- Вопросы:
1) Ответьте по отрывку о котах:
(a) Чем удавалось оттереть метки Макса на книгах?
(b) Кем был найден котёнок Питер?
(c) С чем Питер не церемонился?
2) Замените в отрывке о котах «худ и слаб» на «мал и слаб» и перепишите фрагмент от «Терпения и жизнелюбия» до «даже серьёзно пострадала.» включительно.

- Текст для чтения:
....

Стеллажи с книгами стояли на полу, так что нижние полки быстро пылились. Пока с нами был Макс, он время от времени метил все углы в квартире, порой давая струю и по книгам. Какой это был стойкий запах… Правда, мне удавалось кое-как оттереть метки ваткой с одеколоном, потом они опять обновлялись. Питер, спасибо ему, такого себе не позволял. Он вообще вёл себя деликатно, только со шторами не церемонился.
Терпения и жизнелюбия ему было не занимать. Когда мы подобрали котёнка, я даже боялась, что он умрёт у нас на глазах от истощения – так он был худ и слаб, так сильно торчали его рёбра, а шерсть была словно побита молью. Уши казались огромными на голове со впалыми щеками и острыми скулами. У Питера были глисты, клещи и блохи, они его дружно доедали, когда котёнок был найден Володей. Уши внутри были почти так же черны, как снаружи, их пришлось долго и упорно чистить, капать туда лекарство и снова чистить. Бедный Питер всё терпел.
Его можно было схватить, зажать, держать – он только попискивал иногда. Характер у него был явно мягче, чем у Макса. Вот от того я раз даже серьёзно пострадала.

....

- Исходные данные:
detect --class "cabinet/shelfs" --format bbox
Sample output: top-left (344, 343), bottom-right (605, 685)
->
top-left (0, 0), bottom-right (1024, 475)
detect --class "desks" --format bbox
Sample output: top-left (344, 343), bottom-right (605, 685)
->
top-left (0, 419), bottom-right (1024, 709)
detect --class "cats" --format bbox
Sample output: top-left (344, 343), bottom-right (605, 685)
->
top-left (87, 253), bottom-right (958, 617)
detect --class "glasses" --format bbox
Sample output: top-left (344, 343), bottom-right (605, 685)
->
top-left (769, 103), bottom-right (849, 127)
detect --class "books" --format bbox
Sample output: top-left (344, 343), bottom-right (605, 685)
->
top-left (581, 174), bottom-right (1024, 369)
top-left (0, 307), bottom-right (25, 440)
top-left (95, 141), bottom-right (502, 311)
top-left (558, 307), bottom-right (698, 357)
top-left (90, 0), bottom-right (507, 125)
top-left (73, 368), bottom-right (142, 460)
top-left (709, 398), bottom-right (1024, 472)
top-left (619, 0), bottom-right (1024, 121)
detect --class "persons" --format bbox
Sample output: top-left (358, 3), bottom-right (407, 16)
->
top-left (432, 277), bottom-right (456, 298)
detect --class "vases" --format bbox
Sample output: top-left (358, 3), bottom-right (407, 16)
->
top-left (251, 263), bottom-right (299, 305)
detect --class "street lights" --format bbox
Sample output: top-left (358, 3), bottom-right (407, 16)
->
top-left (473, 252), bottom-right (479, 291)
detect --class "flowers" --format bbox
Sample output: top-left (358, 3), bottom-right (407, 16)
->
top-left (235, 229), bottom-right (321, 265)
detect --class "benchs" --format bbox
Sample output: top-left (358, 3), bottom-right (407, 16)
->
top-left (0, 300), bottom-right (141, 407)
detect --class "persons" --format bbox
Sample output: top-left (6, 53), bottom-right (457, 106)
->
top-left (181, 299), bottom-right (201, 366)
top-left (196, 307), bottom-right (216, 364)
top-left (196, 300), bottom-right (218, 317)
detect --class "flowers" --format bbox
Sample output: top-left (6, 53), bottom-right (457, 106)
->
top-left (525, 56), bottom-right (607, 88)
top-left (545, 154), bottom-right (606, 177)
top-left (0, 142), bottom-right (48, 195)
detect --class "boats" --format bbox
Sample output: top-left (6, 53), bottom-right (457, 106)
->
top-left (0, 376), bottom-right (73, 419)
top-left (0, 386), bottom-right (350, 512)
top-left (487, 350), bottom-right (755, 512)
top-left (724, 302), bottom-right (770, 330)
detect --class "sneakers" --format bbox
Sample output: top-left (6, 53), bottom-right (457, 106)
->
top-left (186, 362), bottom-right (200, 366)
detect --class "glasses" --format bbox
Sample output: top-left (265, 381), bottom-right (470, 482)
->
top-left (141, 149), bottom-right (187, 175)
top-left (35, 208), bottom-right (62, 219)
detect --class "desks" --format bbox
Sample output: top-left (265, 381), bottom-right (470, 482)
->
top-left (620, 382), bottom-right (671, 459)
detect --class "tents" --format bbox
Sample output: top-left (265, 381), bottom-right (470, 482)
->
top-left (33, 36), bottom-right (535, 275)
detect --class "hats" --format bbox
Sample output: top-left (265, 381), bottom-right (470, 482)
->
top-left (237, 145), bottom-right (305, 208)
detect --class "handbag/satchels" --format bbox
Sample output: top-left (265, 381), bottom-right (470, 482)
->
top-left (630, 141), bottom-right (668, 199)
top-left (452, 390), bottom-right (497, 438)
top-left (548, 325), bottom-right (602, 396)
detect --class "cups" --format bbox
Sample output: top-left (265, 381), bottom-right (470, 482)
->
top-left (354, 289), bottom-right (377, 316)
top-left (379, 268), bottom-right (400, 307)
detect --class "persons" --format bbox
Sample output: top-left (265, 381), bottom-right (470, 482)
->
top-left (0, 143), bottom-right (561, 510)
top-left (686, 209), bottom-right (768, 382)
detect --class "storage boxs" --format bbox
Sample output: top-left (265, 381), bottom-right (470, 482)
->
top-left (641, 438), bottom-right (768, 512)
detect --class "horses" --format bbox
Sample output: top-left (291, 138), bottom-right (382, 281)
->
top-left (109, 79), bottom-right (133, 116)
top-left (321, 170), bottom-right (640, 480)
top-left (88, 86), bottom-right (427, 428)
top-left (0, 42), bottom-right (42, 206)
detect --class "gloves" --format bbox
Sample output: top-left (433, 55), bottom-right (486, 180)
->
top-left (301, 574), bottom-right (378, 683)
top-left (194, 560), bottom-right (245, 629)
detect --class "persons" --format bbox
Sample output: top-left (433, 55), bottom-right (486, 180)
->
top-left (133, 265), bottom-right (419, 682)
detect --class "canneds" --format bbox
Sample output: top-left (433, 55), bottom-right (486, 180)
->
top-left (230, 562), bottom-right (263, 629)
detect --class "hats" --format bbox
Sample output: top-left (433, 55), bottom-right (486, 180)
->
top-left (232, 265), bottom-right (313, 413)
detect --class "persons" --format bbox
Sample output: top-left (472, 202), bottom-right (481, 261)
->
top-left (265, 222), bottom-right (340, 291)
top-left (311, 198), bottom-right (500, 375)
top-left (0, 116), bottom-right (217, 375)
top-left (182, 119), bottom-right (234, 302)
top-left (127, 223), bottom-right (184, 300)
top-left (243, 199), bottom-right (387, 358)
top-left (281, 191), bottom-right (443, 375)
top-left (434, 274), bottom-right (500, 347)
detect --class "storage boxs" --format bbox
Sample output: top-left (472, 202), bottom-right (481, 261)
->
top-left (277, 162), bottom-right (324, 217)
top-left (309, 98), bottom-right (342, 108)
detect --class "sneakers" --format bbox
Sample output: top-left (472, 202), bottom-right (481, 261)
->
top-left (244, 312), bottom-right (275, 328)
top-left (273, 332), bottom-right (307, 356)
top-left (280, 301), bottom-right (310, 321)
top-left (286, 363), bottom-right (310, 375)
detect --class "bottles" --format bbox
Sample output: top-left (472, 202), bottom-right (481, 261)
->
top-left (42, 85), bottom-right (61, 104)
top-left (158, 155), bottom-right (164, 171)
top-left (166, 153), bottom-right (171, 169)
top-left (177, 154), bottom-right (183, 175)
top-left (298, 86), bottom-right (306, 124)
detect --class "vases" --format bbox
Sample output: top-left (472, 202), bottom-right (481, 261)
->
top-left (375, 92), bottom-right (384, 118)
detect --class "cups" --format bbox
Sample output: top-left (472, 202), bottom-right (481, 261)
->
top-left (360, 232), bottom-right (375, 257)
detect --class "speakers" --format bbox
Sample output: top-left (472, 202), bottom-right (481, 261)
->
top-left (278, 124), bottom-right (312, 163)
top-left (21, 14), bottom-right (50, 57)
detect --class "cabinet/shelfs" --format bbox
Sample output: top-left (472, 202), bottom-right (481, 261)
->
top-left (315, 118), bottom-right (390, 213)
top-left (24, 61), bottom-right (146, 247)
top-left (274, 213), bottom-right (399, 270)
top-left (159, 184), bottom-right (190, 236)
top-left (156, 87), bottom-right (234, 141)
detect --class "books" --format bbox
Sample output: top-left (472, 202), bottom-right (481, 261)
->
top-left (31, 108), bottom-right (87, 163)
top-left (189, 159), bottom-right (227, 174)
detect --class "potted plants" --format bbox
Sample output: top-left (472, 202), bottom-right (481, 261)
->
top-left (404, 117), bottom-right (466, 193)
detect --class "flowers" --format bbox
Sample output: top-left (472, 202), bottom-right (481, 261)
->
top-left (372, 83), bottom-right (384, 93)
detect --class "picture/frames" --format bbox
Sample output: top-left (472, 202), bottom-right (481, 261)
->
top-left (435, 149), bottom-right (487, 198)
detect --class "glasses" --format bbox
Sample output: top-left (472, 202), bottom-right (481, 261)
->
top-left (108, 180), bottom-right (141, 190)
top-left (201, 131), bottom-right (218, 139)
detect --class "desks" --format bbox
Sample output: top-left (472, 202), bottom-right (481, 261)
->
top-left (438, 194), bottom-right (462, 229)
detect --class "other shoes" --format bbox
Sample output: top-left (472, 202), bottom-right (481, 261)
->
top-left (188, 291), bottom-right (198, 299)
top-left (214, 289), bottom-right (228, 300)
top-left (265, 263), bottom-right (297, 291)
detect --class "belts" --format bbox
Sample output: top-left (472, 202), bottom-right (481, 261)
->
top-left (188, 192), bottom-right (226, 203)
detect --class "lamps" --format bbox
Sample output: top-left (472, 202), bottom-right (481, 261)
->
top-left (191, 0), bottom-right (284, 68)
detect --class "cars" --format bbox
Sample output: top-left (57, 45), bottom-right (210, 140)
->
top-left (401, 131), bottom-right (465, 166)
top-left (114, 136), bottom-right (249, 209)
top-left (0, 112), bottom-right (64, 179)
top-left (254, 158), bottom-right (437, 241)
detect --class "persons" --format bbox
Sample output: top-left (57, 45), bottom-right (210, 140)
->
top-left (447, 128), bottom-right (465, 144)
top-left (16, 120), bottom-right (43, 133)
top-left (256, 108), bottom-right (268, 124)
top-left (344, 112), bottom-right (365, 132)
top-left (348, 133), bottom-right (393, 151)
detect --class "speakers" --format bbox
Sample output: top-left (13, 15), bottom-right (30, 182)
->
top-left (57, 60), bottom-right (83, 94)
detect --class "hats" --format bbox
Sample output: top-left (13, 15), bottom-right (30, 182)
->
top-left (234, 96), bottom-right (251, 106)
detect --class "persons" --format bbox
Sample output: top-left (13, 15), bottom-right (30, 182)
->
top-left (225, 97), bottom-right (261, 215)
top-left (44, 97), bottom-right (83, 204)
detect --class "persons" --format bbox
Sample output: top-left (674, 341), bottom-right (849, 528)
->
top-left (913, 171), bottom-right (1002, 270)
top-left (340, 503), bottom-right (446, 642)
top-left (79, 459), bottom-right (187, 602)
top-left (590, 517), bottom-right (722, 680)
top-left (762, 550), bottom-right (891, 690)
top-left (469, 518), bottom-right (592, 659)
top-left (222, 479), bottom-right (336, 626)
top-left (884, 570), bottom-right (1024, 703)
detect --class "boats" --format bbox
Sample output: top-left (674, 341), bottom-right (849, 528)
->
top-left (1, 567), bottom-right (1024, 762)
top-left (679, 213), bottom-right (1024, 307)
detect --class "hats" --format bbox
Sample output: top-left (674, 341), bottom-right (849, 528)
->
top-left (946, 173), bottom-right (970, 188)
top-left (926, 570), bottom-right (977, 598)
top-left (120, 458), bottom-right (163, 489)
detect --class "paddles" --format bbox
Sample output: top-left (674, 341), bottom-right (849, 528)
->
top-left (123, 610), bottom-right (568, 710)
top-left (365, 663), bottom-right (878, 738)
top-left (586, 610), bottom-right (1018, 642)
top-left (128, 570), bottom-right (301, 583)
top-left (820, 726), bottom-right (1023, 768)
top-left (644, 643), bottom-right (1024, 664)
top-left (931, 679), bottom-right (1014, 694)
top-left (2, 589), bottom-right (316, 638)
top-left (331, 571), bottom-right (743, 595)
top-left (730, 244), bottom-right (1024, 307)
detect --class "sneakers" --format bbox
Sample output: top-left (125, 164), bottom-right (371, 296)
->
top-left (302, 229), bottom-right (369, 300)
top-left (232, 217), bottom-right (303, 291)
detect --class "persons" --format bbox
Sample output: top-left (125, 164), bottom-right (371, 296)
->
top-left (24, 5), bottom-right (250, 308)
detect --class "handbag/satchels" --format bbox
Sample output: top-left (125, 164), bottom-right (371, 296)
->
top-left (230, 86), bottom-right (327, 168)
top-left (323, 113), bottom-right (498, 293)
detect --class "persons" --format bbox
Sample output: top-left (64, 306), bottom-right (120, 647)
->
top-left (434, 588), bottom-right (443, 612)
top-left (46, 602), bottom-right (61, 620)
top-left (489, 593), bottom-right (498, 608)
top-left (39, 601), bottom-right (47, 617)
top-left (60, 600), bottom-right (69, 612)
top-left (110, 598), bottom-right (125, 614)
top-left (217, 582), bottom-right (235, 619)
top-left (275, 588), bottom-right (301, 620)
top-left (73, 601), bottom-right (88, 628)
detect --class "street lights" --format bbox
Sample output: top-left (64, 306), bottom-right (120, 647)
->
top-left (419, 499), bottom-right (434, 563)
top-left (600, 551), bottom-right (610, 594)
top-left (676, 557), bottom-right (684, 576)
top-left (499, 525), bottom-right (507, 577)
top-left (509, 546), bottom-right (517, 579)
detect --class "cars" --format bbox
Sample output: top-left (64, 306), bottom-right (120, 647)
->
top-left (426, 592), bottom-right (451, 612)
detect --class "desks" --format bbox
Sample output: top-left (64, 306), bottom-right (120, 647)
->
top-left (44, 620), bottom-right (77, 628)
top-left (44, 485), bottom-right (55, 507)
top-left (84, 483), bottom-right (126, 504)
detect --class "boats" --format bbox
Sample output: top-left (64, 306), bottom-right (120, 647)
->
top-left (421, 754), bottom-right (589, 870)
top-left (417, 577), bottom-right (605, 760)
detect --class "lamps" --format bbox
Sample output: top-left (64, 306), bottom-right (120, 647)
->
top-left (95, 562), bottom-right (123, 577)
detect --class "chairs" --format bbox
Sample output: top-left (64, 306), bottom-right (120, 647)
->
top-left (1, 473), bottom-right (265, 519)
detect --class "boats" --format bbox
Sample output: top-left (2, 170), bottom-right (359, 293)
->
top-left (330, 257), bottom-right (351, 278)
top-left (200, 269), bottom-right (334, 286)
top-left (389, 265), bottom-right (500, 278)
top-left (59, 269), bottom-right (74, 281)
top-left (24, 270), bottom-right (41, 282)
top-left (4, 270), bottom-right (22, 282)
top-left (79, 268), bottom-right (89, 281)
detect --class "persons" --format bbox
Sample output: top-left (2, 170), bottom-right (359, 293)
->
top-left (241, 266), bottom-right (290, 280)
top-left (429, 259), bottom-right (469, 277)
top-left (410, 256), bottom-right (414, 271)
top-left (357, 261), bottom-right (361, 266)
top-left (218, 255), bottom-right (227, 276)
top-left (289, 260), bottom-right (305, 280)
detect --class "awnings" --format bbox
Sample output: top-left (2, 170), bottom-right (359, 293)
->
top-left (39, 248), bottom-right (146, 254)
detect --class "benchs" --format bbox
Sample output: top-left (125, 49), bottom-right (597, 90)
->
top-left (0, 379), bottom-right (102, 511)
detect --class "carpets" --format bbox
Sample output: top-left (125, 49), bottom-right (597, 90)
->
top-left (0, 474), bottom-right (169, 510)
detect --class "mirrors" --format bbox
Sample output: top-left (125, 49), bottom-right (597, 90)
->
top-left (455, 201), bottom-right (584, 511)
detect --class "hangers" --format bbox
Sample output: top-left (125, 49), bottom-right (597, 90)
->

....

- Ответы по заданиям:
1)
(a) Ваткой с одеколоном.
(b) Володей.
(c) Со шторами.

2)
Терпения и жизнелюбия ему было не занимать. Когда мы подобрали котёнка, я даже боялась, что он умрёт у нас на глазах от истощения – так он был мал и слаб, так сильно торчали его рёбра, а шерсть была словно побита молью. Уши казались огромными на голове со впалыми щеками и острыми скулами. У Питера были глисты, клещи и блохи, они его дружно доедали, когда котёнок был найден Володей. Уши внутри были почти так же черны, как снаружи, их пришлось долго и упорно чистить, капать туда лекарство и снова чистить. Бедный Питер всё терпел.
Его можно было схватить, зажать, держать – он только попискивал иногда. Характер у него был явно мягче, чем у Макса. Вот от того я раз даже серьёзно пострадала.